Author:Breanne Randall

Though her stomach was a raging sea of angry lightning bugs, she made sure her face was composed. This was what she’d been waiting for. She appeared to be calm, cool, and collected, even if inside she was anything but. It was an art she’d mastered at an early age. Too early. But if she’d learned not to care about the secrets and whispers and children calling her names like witch and freak, then maybe it wouldn’t hurt so much. Fold the worries in half. Tuck them away.

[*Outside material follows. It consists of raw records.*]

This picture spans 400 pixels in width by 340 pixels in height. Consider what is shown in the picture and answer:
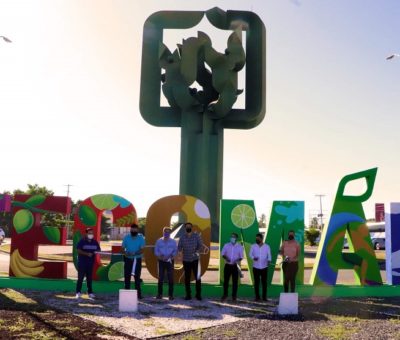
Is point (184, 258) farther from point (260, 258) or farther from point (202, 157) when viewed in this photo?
point (202, 157)

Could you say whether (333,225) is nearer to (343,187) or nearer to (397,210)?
(343,187)

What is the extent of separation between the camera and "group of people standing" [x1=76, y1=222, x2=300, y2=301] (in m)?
10.4

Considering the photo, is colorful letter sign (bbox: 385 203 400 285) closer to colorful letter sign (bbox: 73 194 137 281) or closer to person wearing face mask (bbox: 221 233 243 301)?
Answer: person wearing face mask (bbox: 221 233 243 301)

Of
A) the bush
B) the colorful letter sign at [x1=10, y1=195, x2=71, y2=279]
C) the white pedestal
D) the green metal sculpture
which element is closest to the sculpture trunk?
the green metal sculpture

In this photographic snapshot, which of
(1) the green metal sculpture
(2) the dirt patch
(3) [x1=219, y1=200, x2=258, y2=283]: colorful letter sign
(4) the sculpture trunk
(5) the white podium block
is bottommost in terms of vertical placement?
(2) the dirt patch

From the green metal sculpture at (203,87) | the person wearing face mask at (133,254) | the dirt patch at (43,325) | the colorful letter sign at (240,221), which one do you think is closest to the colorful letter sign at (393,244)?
the colorful letter sign at (240,221)

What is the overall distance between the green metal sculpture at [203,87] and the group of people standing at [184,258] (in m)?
19.7

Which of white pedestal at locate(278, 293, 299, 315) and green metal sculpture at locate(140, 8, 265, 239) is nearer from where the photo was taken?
white pedestal at locate(278, 293, 299, 315)

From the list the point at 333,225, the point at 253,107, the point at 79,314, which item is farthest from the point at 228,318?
the point at 253,107

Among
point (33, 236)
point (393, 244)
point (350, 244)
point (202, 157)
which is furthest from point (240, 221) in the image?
point (202, 157)

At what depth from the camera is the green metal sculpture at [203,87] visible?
1166 inches

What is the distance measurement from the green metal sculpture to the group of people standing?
1968cm

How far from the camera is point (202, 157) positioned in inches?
1211

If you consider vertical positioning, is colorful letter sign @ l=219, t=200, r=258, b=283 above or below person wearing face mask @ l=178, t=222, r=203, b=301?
above
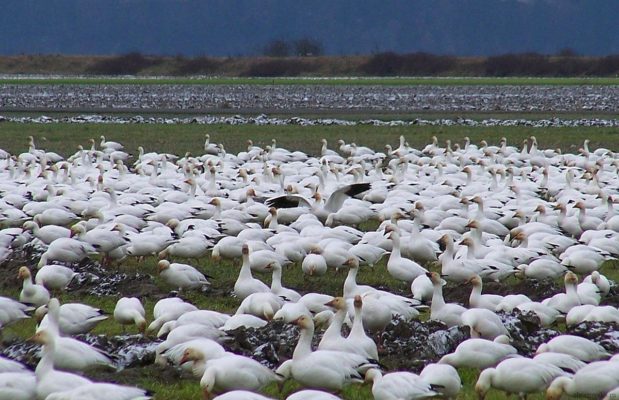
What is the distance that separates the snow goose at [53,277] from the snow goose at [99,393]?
426 cm

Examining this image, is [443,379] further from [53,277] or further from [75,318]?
[53,277]

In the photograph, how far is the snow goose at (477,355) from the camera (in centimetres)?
759

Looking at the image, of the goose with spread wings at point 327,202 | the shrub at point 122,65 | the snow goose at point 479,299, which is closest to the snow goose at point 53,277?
the snow goose at point 479,299

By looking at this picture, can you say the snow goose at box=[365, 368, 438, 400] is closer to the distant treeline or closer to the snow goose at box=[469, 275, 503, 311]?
the snow goose at box=[469, 275, 503, 311]

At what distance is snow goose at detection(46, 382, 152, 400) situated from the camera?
6.21m

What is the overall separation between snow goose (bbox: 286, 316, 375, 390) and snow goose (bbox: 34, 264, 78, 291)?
13.2ft

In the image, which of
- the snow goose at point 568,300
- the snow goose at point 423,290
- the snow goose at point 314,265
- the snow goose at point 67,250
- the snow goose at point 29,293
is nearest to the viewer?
the snow goose at point 568,300

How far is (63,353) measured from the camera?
744cm

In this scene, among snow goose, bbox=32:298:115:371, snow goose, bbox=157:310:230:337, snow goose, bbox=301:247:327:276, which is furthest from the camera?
snow goose, bbox=301:247:327:276

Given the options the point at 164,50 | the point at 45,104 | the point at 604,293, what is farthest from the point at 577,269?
the point at 164,50

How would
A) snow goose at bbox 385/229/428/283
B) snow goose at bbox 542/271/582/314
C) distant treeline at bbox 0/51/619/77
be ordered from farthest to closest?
distant treeline at bbox 0/51/619/77 → snow goose at bbox 385/229/428/283 → snow goose at bbox 542/271/582/314

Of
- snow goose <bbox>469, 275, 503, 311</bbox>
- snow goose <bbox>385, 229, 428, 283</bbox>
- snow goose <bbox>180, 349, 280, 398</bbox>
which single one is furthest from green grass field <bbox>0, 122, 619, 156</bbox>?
snow goose <bbox>180, 349, 280, 398</bbox>

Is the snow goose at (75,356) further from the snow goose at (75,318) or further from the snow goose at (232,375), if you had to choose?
the snow goose at (75,318)

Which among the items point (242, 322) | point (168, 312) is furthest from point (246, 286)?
point (242, 322)
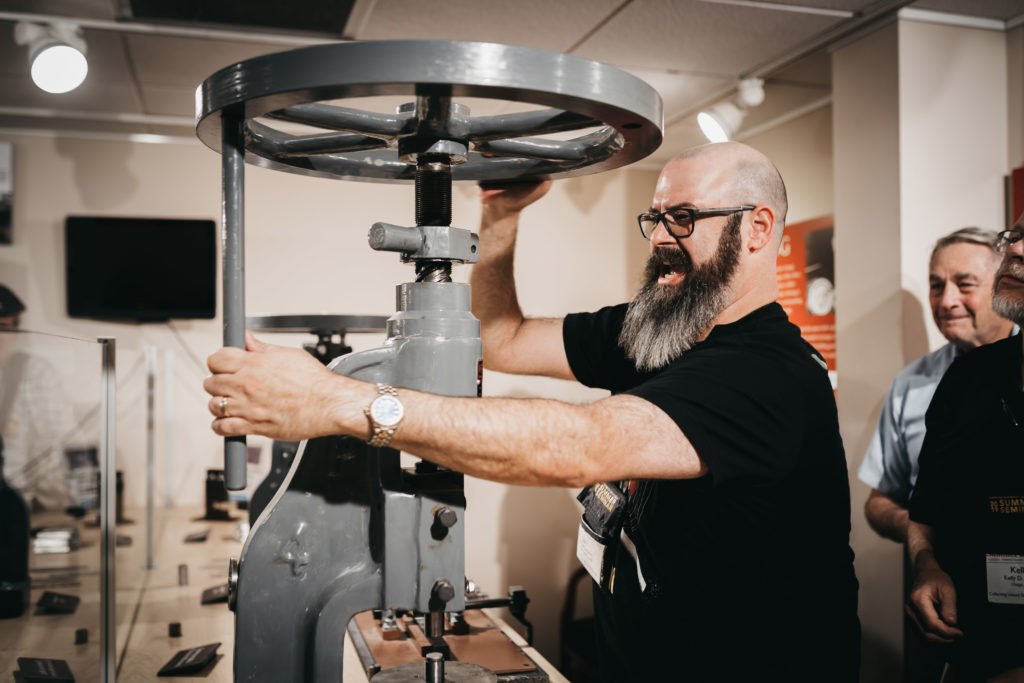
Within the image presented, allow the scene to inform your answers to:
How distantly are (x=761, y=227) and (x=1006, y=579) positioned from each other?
3.25 ft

The house was uncommonly warm. The kitchen table, set with Gigi’s nicest linen and china set, made Sadie’s heart thrill. The teapot had ceramic clusters of blueberries that were so cheery and full they looked half alive. There was a gentle, fragrant haze in the air from the clary sage and frankincense incense that added an air of magic and mystery to the whole ceremony. Both scents, Sadie knew, were supposed to invite clarity and focus.

“He can’t keep it from me,” Sadie said after she’d taken in the scene before her.

“He can and he will. Your turn now, sugar,” she’d said. “Sit.” She pushed a saucer and empty cup toward Sadie. “Eat,” she added, holding out a plate of pomegranate tea cakes.

“What do I need to be brave for?” Sadie asked, her eyes narrowing and focusing on the fruit dotted throughout the cake.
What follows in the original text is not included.